Drittes Geschlecht bei Toiletten, Umkleiden und Waschräumen ausdrücklich mit aufnehmen
§6 Abs. 2 Satz 4 Arbeitsstättenverordnung regelt, dass in den Betrieben sanitäre Räume für „Männer und Frauen“ getrennt eingerichtet werden müssen. Zumindest muss die getrennte Nutzung der Räume möglich sein. Das stellt Arbeitgeber, aber letztlich auch viele andere wie den Betriebsrat vor die Frage: Müsste nicht zukünftig auch eine Toilette für das dritte Geschlecht eingerichtet werden? Alternativ wäre über Unisex-Toiletten und -Umkleiden nachzudenken.

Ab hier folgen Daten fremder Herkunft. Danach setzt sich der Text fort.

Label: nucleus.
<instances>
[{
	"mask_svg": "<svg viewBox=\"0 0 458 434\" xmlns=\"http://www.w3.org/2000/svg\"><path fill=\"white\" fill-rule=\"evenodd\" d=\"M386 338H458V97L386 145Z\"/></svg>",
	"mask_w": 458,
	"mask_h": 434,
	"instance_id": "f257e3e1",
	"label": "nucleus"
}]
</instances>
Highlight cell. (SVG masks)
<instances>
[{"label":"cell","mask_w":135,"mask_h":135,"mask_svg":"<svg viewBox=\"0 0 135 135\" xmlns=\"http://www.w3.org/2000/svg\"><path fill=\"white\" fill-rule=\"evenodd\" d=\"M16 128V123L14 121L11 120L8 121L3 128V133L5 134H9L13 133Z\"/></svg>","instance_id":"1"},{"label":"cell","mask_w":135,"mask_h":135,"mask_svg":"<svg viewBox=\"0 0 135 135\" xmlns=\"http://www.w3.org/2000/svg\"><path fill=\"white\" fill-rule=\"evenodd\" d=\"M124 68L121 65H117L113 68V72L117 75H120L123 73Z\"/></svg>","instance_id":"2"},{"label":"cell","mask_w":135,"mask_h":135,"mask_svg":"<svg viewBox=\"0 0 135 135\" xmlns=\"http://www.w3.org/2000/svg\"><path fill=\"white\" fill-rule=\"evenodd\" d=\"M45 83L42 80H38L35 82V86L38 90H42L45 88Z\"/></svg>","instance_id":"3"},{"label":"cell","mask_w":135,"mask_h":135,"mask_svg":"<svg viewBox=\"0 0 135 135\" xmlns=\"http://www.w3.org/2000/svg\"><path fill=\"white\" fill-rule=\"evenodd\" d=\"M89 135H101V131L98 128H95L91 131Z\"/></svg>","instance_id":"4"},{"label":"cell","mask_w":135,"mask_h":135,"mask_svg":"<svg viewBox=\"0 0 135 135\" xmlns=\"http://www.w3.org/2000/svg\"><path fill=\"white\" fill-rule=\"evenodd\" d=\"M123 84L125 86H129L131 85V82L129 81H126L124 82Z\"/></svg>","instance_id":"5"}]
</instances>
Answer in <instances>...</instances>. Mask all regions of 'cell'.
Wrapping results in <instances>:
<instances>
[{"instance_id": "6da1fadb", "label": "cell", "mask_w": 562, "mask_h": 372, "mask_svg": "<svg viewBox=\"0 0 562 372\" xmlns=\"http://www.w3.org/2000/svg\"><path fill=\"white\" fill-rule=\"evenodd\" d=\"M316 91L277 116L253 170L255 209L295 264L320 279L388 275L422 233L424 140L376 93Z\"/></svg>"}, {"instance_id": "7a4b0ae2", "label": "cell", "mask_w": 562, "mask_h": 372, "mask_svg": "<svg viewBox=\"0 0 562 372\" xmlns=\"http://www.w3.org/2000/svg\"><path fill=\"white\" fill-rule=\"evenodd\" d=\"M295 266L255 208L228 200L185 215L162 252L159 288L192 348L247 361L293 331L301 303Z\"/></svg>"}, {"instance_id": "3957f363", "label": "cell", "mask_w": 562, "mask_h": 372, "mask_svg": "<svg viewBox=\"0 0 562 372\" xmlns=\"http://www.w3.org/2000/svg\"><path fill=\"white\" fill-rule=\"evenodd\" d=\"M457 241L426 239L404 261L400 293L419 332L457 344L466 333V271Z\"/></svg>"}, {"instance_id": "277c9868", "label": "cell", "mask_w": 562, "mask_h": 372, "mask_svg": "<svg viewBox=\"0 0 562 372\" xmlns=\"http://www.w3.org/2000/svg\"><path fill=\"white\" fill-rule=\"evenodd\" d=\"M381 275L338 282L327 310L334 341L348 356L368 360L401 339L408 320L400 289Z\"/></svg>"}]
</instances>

Die Praxis geht über das Problem hinweg
In der Praxis ist diese Angelegenheit bisher kaum gelöst. Je nach Größe des Betriebs gibt es in den Umkleiden Einzelkabinen und abgeschlossene Duschen. Fortschrittliche Arbeitgeber haben zudem gegenüber der Belegschaft klargestellt, dass intersexuelle Personen die Wahl haben, sich für eine der beiden Räumlichkeiten zu entscheiden. Aber es gibt auch Arbeitgeber, die sich diesem Problem noch gar nicht gewidmet haben.

Wahlfreiheit klarstellen
Da es bislang an einer entsprechenden Änderung der ArbStättV fehlt, dürfte es derzeit völlig ausreichend sein, die Bezeichnung der Toiletten zu ergänzen. Und zwar dahingehend: „männlich/divers“ bzw. „weiblich/divers“. Es ist sicherlich sinnvoll, wenn der Arbeitgeber bei nächster Gelegenheit klarstellt, dass intersexuelle Beschäftigte die Wahl haben. Sie können entscheiden, welche Toilette, Umkleide oder Dusche sie gern nutzen möchten.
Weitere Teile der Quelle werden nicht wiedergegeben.